The only way someone in Colonial or Federal times could have maintained a regiment would have been if he could have afforded to pay them. Which means 1000 men would have to be employed by him doing something gainful. Which would have meant more than strutting around all day playing soldier.
And if he did hire a regiment of mercenaries because Congress or the State passed a law he didn’t like? That’s his prerogative. But if he uses them in an unlawful manner – particularly in a rebellion – that would have been rebellion and treated in the same way as events from Shays Rebellion to the War of the Rebellion were treated. So it is the unlawful use of that regiment, not the existence of the regiment that is at issue.
Also an attempt to usurp authority in that manner probably would not have gotten to the point where the state could intervene because his neighbors – the ones with their own privately owned cannon – would have dealt with him in a manner for which the Second Amendment was created.
I thought your last answer was dumb, but this one tops it by a wide margin.
Did I offend you in some way? My apologies, if so.
You didn’t offend me. Really silly suppositions not supported by reality? Yeah, occasionally. Especially if followed by a previous string of really silly suppositions which have already been frequently corrected by a wide range of commentators? Those I find annoying. After a while you wonder whether someone is really that dumb or just trolling.
Well, with respect to the mercenary regiment question, I said at the outset it was a stupid question, by which I meant I raised it more as an interesting thought experiment than anything serious.
As to the silly suppositions frequently corrected, I don’t think that’s accurate. As I’ve said, I’m not arguing any of the facts as to whether these things occurred or were allowed by law. The question I’m interested in is, rather, whether they are/were protected by the 2A. I could have missed it, but I don’t think anyone has really addressed that, other than Randy who pointed out that Cooke, with respect to cannon, did not think the term “arms” in the 2A included cannon.
Seawriter, we’re having a friendly conversation here.

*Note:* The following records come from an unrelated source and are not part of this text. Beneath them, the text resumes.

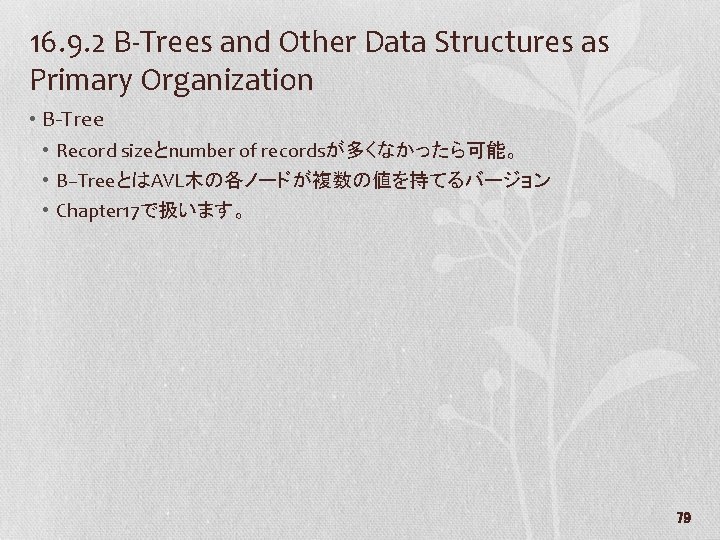 16.9.2 B-Trees and Other Data Structures as Primary Organization

• B-Tree
  • Record sizeとnumber of recordsが多くなかったら可能。
  • B–TreeとはAVL木の各ノードが複数の値を持てるバージョン
  • Chapter17で扱います。

79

You may want to tamp down the hostility a couple of notches.
Gentlemen; as post author, let me request we maintain a measure of civility.
I appreciate the various perspectives being brought to the discussion. In particular, I welcome the opportunity to discuss the full and complete meaning of both the 2A and the broader Constitutional context of the militia. One without the other is like trying to run a 100 yard dash by hopping on one leg.
@daventers, I take your previous question as you refer to it: a thought experiment, worth responding to. I hope my reply was helpful. Your conjecture regarding a rented regiment of European mercenaries requires accepting an awful lot of assumptions (we’ve no examples of that actually happening.) What we do know regarding this possible scenario is that, starting in the mid 1760’s, the Regular regiments of the British Army stationed in America were largely recruited from outside England. A third or more of the 42nd Royal Highland Regiment of Foot (the famous Blackwatch Scots) were actually German! Does that make them foreign mercenaries? (I think not, but maybe that’s topic for a different thread?)